Rhino inflate

Hello,

May I propose a functionality I think it would be awesome to have within Rhino. At work we very often need some “basic inflate” of a surface or a mesh. I have grasshopper definition doing this but frankly it is very much faster inside Illustrator. Yes, Illustrator can do inflate any shape and the result is OK 3D mesh OBJ file.

not a big deal but I find it funny after +20year of using Rhino to need to use Illustrator for such basic thing :wink:

thank you

@DanielPiker can you chime in on this one?

Here’s one method, I’m fairly certain there are other threads but I cannot find them at the moment.

Yes, as the link above shows, one way is a physical inflation simulation with Kangaroo.
or are you after a simpler more purely geometric solution?
I can see how for some applications something simpler without the iterative solving would be desirable. Also - is it just a mesh output you need? Do you need other controls, such as whether the height increases all the way to the interior, or flattens off within some distance?

Thank you for asking,
The idea is to go without Kangaroo nor Grasshopper (it requires every time to tweak settings and correctly set Z-axis etc).. We are 40using Rhino where only one digs in Grasshopper..
Yes, I’m thinking of simpler one/2 click solution. A Mesh as result is totally enough.

Example: Click several times on More or Less to adjust… and watch the preview before pressing Enter:
image
Actually _Patch almost does it, but requires a bit tweaking plus it looses the contour and result wise it’s behind Illustrator.


It would be a command with huge potential that can lead towards bas relief eventually… in the future.
Over many years I inflated variety of objects (from jellyboo to facade panels) using grasshopper.

@cdordoni the subD aproach does not work well for large surfaces (the middle area remains flat) and the solution is not 1 click..

These fishes I inflated in Grasshopper (some Z-Brush touches afterwards) it would have been much faster with _Inlfate Rhino command.

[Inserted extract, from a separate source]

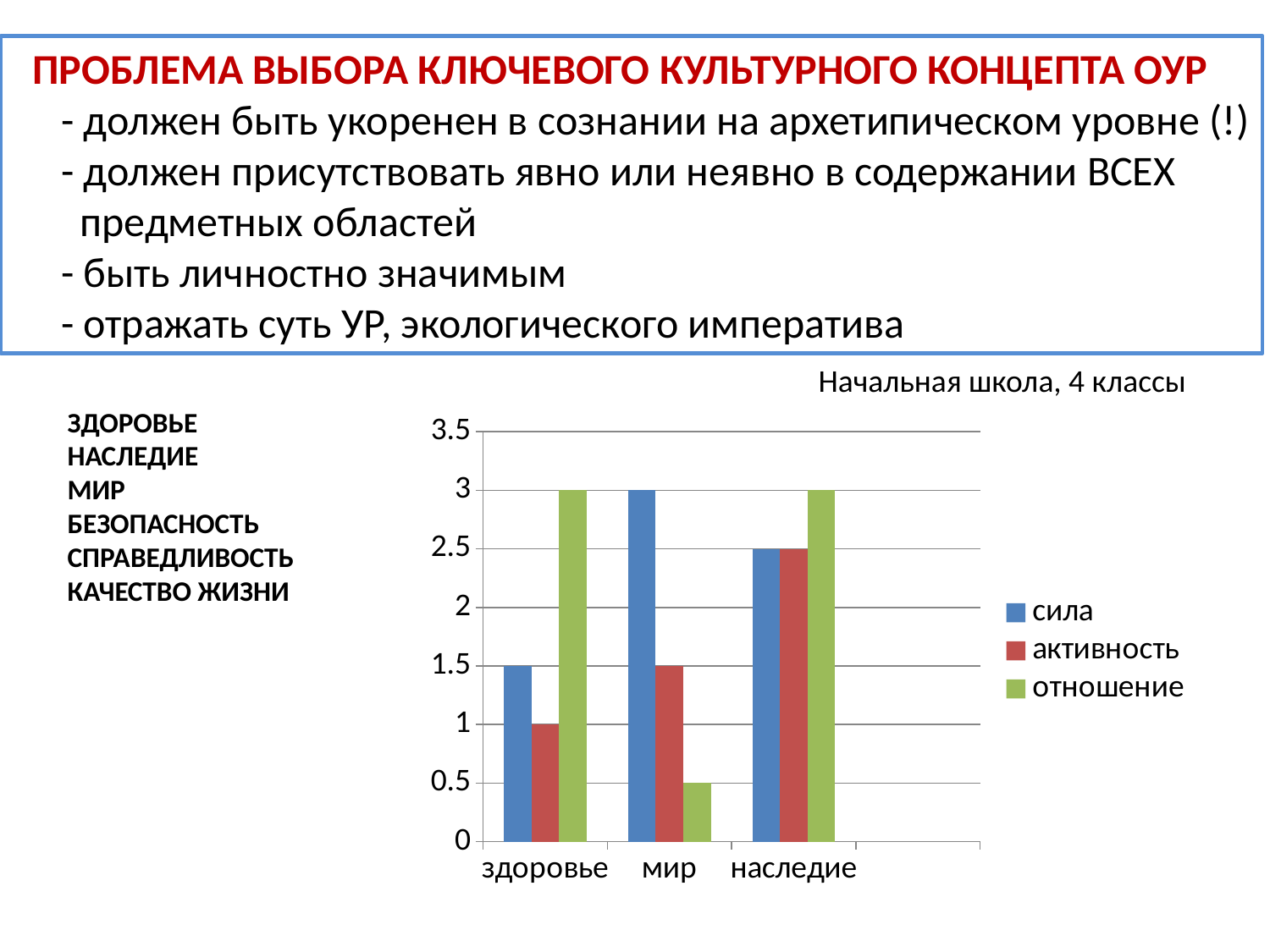
How many categories are shown on the x axis of the chart? 3 What is the difference between отношение and активность for здоровье? 2 Which category has the highest value for сила? мир What is the value of сила for здоровье? 1.5 What is the value of активность for наследие? 2.5 What kind of chart is shown on the slide? bar chart How many series does the chart legend list? 3 What is the value of отношение for мир? 0.5 Which category has the lowest value for отношение? мир Is the value of активность for здоровье greater or less than 2? less Which is larger for мир: сила or активность? сила What is the text shown above the chart describing the group surveyed? Начальная школа, 4 классы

In the visual merchandising design, inflate is very essential thing.

I see your point, I just tried it in Illustrator. I had no idea that function was built in. I was aware of Adobe Dimensions, which has some basic 3D functions, but I have never used that.

Hi @Alex

Also take a look at StructuralDesigner, which is free on Food4Rhino. It has pneumatic tool that might work and runs inside Rhino.
-Jakob

Look brilliant! Thanks Jakob

I knocked together a little plugin for a quick and simple inflate of closed planar curves, purely geometric with no iterative solving:


Puffin.rhp (9.5 KB)

The command is called PuffCurve, and it has settings for Height, FlattenDistance and MaxEdgeLength.
FlattenDistance gives you the option to make the puffed surface level off to a plateau within that distance, or if it is set to zero, no flattening is applied.

MaxEdgeLength controls the resolution of the mesh used. Avoid setting this too small so you don’t create overly dense output.

@DanielPiker that’s nice. I quickly gave it a run. It seems like the height and flatten distance are sticky but the max edge length not. It would be nice to have that setting sticky also, so that you can make a try on a single curve and then quickly apply it others.

Thanks @Gijs good catch - I meant to make all the settings sticky but missed that one. I fixed this and updated the file in my reply above.

@DanielPiker

this is a very useful tool… display and sign making folks will love this.

any chance this gets full rhino tool status? I think it’s worthy to add it.

also any chance it could have a subd result?

Great plug-in for those who make signs! :ok_hand: Definitely needs to be incorporated as a native tool in Rhino, and with a sub-option to auto-convert to SubD. Similar to the “QuadRemesh” tool.

Is it compatible with Rhino 7? I got the following warning message when I unblocked it and then tried to install it:

The file I uploaded before was built with dotnet 7. I just rebuilt with 4.8 so it runs in Rhino 7, and edited the post above again to link to the updated file.
Yes, I’ll look at including a SubD output.

Now it works in Rhino 7. Thanks! :slight_smile:

Rh 7.16 still has bug

Hi Obatt man -

Bug?
The current version of Rhino 7 is 7.38…
-wim

This command should become native to Rhino.